Manual intervention must preserve the original task identity whenever that helps continuity. Creating duplicate replacement tasks is a fallback, not the default.

Completion Criteria

A Code Queue task is not complete merely because it pushed code.

For CI/CD delivery tasks, acceptance must include the evidence required by the target delivery policy. For user-service artifact delivery this means:

  • the CI artifact producer ran from a pushed commit;
  • the artifact reference and digest are recorded;
  • the dev environment consumed the same artifact;
  • production CD consumed the artifact without source rebuild;
  • live health and live commit or image label evidence match the requested commit.

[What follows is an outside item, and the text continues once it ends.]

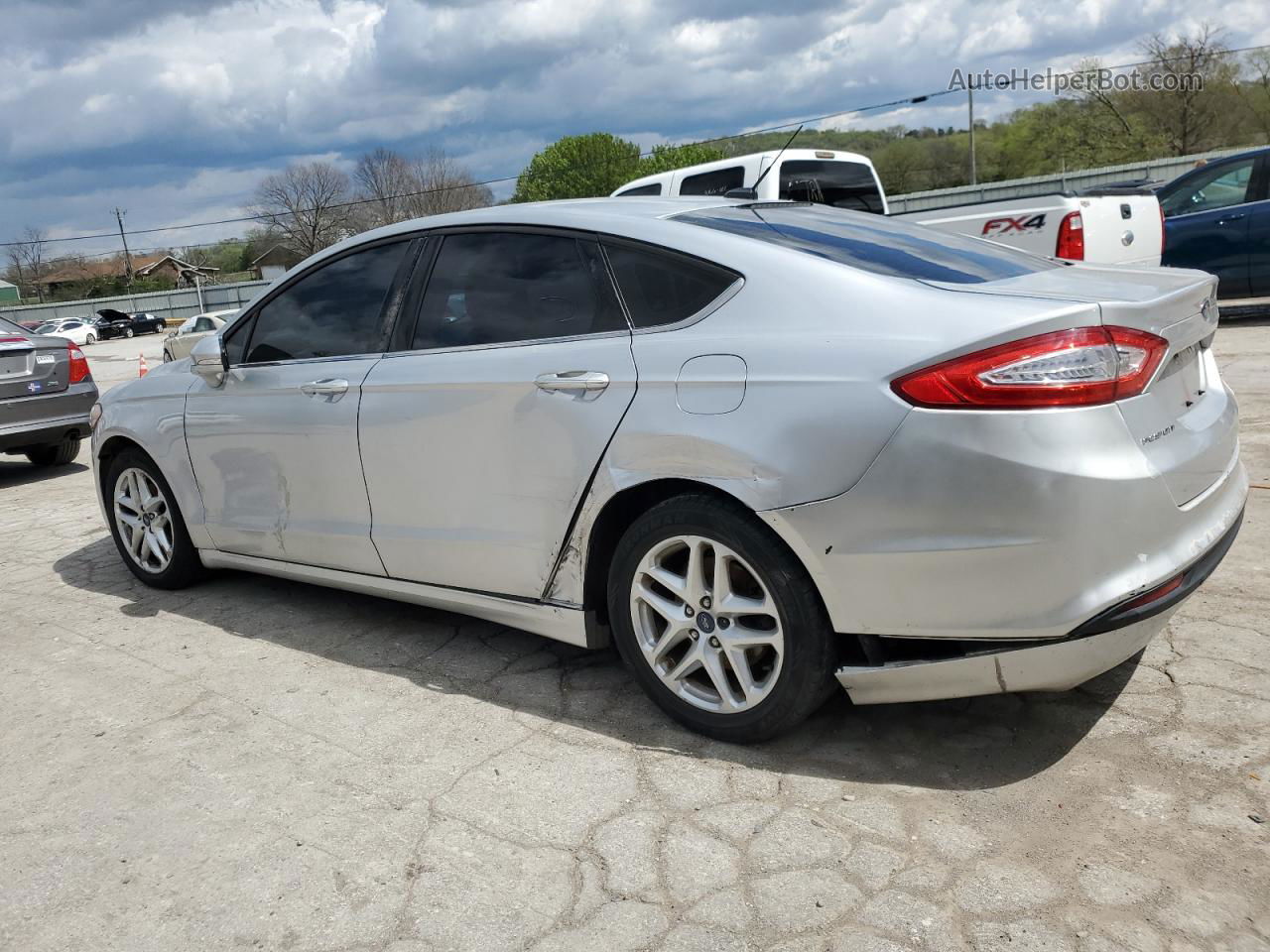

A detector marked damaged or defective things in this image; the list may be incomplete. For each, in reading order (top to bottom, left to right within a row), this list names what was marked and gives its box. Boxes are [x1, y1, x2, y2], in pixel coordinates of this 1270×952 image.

cracked concrete [7, 322, 1270, 952]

For infrastructure tasks, acceptance must prove that the original blocked workflow can proceed, or must state the remaining deployment step needed for the live system to consume the fix.

Completed but unread tasks are still supervisor work. They must be read, classified, and either accepted, retried, or turned into a new bounded follow-up task.

Infrastructure Defect Handling

Infrastructure defects discovered during a delivery program should be split from user-service work when the split improves throughput or reduces confusion.

Examples of infrastructure defects include:

  • a retry API that leaves stale cancellation state;
  • a healthcheck that no longer matches the runtime image;
  • CLI observability that cannot show running, recently completed, or unread terminal tasks;
  • a proxy path that differs between WebUI and CLI;
  • a deploy job that reports failure even though the service API is healthy.
  • a supervisor-side submit burst that can saturate the Code Queue manager or low-memory host before the queue has a chance to acknowledge tasks.

These defects should be assigned to infrastructure queues with prompts that include the concrete observed failure, the expected long-term contract, and the recovery action required for the original delivery task.

Supervisor Boundaries

The supervisor may:

  • read task, queue, health, job, and service status;
  • submit, retry, interrupt, or cancel through the normal Code Queue and microservice proxy APIs;
  • create self-contained follow-up tasks;
  • run controlled production deploys for infrastructure recovery when the user has allowed production repair and the deploy path is already established;
  • use a clean detached worktree for documentation or controlled deployment actions when the main worktree has unrelated parallel changes.

The supervisor must not:

  • redo a worker's assigned implementation locally unless the user explicitly asks for manual takeover;
  • run full check, full e2e, or Playwright on the master server when those checks are known to risk OOM;
  • revert unrelated dirty worktree changes;
  • treat local deployment state as source of truth when Git remote is the required truth;
  • mark a delivery complete without acceptance evidence.

Documentation Feedback Loop

Every repeated or delivery-blocking failure should feed back into one of:

  • a Code Queue task that fixes the defect;
  • a GitHub issue or issue comment that records the blocking condition and recovery dependency;
  • a long-term reference document when the lesson is durable.

Reference docs should capture the reusable rule, not the full incident timeline. Process knowledge should reduce future supervision cost rather than become another one-off log.